Pizarro.—Pues no soy ningún dios autóctono, ¿te enteras?

Atahualpa.—Si tú lo dices... pero yo sigo creyéndolo.

Pizarro.—¿Tú me has mirado? ¿Has visto mis ropas? No son de oro y plata, precisamente, sino de tela basta, que me raspa. Y en el lugar de donde yo provengo hay mucha gente con barba.

Atahualpa.—¿Y de dónde me dijiste que venías?

Pizarro.—De Extremadura.

Atahualpa.—Como muchos otros de los tuyos. Debe de ser un lugar muy feo, cuando tantos diablos blancos de allí se vienen para acá.

Pizarro.—No es feo. Solo muy incómodo.

Atahualpa.—Bueno. Y cambiando de tema: me gustaría pedirte que hicieras que tus hombres barriesen un poco este aposento. Está hecho una cochambre.

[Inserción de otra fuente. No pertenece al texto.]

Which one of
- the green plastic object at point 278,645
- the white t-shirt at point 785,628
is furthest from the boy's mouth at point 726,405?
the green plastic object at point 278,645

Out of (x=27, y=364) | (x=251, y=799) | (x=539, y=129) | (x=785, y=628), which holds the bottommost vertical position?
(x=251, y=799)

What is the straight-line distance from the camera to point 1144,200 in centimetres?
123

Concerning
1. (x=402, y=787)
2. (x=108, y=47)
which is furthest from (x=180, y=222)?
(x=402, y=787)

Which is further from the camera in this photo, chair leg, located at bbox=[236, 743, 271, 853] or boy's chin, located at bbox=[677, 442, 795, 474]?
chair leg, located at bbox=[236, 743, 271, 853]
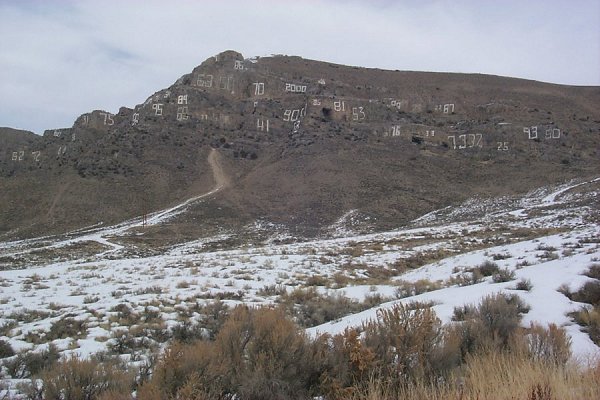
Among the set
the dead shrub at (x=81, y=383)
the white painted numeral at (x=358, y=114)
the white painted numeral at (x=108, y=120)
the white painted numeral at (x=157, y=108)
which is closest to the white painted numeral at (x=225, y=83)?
the white painted numeral at (x=157, y=108)

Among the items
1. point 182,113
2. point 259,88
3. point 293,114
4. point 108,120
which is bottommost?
point 108,120

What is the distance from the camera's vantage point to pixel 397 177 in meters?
56.4

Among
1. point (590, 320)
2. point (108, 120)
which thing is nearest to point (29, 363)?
point (590, 320)

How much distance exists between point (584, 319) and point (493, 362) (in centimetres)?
234

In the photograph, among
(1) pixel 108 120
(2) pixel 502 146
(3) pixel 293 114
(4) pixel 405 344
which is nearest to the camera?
Answer: (4) pixel 405 344

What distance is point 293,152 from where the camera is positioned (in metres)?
64.1

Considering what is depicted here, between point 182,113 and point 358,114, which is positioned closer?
point 182,113

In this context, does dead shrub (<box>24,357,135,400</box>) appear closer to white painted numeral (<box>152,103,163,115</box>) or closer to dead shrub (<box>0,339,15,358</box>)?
dead shrub (<box>0,339,15,358</box>)

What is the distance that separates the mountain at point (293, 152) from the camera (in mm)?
49594

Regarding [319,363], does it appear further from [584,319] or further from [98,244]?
[98,244]

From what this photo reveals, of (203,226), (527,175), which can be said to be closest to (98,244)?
(203,226)

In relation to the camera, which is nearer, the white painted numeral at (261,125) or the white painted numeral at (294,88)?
the white painted numeral at (261,125)

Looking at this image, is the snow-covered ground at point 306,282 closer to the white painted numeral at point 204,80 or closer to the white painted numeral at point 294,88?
the white painted numeral at point 204,80

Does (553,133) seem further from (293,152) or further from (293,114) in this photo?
(293,114)
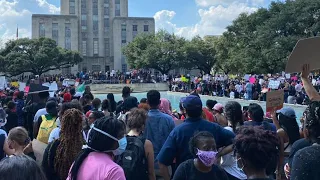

Pizarro.—¿Pero no te enteras de que esto es una cárcel para ti hasta que tus súbditos me pague tu rescate? ¿Cuándo has visto tú que se barran las cárceles?

Atahualpa.—Nosotros lo hacemos siempre. Tus gentes son bastante cochinas, Viracocha.

Pizarro.—¡Que no me llames Viracocha, te repito!

Atahualpa.—¡Está bien, está bien! Si no quieres tener un origen mitológico, ¡allá tú! No hace falta que grites. Eres un hombre muy impaciente.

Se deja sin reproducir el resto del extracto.